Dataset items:
··········

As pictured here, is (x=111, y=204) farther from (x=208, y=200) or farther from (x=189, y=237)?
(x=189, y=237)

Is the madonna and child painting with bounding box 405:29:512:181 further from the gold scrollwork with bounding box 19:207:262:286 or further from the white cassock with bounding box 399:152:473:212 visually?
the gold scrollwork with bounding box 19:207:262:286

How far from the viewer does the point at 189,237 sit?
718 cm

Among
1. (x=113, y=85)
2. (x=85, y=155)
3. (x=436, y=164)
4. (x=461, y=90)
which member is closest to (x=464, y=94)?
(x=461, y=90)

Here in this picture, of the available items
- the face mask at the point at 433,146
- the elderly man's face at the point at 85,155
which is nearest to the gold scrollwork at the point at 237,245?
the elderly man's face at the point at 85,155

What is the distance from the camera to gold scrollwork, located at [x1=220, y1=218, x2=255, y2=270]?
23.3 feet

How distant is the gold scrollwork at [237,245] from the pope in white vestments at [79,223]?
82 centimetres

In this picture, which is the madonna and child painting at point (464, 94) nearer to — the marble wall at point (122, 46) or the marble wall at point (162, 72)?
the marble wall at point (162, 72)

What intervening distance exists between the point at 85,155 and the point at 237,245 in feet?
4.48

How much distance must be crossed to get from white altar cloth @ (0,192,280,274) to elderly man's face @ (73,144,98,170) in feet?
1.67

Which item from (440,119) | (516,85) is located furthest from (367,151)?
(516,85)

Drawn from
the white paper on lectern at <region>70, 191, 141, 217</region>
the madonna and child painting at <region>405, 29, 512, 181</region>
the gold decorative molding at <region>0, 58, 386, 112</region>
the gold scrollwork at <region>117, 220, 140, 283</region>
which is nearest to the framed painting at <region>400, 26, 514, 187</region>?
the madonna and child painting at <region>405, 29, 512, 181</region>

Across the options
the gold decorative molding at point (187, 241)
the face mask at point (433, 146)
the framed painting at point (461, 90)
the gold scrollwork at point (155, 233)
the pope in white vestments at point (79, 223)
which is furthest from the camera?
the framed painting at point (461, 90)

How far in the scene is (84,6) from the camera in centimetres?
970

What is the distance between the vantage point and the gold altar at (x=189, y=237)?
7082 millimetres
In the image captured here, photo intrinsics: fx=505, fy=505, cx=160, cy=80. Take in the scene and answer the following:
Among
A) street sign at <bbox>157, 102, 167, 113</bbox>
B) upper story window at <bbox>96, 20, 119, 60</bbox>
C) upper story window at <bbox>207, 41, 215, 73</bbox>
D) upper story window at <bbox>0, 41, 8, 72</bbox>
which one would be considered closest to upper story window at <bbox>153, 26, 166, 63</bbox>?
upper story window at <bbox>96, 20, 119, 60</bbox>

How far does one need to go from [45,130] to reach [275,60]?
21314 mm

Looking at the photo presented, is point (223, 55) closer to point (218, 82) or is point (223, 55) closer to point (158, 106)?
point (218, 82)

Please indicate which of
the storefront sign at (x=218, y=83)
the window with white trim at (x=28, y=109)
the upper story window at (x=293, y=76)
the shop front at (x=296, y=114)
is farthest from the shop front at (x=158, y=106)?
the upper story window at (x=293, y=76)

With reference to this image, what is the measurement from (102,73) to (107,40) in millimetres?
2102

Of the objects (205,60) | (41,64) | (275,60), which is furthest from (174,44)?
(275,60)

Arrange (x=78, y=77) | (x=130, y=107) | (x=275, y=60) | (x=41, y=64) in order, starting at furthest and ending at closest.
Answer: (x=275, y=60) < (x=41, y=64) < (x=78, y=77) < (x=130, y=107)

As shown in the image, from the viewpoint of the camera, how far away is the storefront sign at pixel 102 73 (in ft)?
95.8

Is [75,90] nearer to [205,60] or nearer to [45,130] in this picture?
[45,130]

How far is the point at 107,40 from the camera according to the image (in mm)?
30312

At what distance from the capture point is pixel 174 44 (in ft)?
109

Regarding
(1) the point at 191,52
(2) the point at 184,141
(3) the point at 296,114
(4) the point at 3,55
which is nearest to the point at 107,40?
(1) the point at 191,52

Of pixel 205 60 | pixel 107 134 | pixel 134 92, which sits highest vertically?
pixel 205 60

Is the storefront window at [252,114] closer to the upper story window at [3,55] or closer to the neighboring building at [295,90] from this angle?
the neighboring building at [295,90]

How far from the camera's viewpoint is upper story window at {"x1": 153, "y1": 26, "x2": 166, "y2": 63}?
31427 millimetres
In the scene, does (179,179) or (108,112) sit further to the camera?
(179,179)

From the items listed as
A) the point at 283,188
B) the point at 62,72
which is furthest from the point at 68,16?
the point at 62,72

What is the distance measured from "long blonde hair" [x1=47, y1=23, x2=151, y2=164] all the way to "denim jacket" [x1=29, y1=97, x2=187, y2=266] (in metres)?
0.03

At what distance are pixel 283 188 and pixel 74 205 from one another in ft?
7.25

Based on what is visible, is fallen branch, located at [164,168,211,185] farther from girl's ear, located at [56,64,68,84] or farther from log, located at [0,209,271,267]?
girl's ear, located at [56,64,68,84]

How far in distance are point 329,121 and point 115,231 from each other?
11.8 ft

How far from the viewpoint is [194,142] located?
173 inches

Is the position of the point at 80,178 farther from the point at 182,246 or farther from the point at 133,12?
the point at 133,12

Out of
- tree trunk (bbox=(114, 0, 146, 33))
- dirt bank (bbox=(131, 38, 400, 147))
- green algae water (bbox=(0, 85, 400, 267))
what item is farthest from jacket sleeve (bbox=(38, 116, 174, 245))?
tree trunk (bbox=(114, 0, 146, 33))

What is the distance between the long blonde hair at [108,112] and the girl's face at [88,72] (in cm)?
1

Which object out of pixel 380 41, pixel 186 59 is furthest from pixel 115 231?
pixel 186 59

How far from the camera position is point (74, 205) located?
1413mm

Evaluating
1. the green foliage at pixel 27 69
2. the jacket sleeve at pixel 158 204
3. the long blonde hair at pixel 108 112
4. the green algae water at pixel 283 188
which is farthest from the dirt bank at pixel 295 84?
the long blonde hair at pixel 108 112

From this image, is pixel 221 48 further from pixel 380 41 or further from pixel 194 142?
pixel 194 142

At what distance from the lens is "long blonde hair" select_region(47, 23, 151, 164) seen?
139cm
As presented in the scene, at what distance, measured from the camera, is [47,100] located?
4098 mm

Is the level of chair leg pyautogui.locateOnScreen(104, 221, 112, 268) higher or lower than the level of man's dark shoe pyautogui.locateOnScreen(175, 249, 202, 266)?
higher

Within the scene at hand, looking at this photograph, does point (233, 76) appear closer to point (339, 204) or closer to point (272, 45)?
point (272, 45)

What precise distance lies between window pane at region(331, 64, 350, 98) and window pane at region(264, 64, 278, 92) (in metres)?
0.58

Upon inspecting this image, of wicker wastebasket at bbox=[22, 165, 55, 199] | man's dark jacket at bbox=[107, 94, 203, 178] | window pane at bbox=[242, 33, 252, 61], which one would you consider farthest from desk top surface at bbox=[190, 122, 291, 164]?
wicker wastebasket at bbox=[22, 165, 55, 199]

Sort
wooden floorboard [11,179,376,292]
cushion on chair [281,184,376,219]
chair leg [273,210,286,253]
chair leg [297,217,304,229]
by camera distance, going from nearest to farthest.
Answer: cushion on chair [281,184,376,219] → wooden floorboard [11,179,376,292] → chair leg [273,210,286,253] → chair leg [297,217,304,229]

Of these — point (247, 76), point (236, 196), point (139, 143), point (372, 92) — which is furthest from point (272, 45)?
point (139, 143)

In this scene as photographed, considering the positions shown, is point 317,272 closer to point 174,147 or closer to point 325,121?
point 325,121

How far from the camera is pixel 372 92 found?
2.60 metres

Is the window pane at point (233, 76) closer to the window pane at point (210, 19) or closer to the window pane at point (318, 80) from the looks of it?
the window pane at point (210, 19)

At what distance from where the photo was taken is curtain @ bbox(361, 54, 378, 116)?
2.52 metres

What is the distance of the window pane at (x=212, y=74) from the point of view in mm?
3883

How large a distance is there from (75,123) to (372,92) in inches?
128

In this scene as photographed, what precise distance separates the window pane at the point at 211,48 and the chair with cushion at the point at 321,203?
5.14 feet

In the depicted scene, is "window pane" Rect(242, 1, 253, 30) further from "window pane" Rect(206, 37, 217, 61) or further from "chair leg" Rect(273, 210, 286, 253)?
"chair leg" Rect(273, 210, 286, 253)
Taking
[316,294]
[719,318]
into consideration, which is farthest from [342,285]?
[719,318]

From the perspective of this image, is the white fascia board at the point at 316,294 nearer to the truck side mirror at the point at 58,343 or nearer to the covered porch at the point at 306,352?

··········

§ **SET TASK**: Copy out, word for word, the items from the line containing "In the depicted" up to and including the last line of the items.

§ **TASK ANSWER**:
In the depicted scene, is "window pane" Rect(242, 1, 253, 30) further from "window pane" Rect(206, 37, 217, 61) or further from "chair leg" Rect(273, 210, 286, 253)?
"chair leg" Rect(273, 210, 286, 253)
Taking
[316,294]
[719,318]
into consideration, which is farthest from [342,285]?
[719,318]

From the perspective of this image, is the white fascia board at the point at 316,294 nearer to the truck side mirror at the point at 58,343 or nearer to the covered porch at the point at 306,352?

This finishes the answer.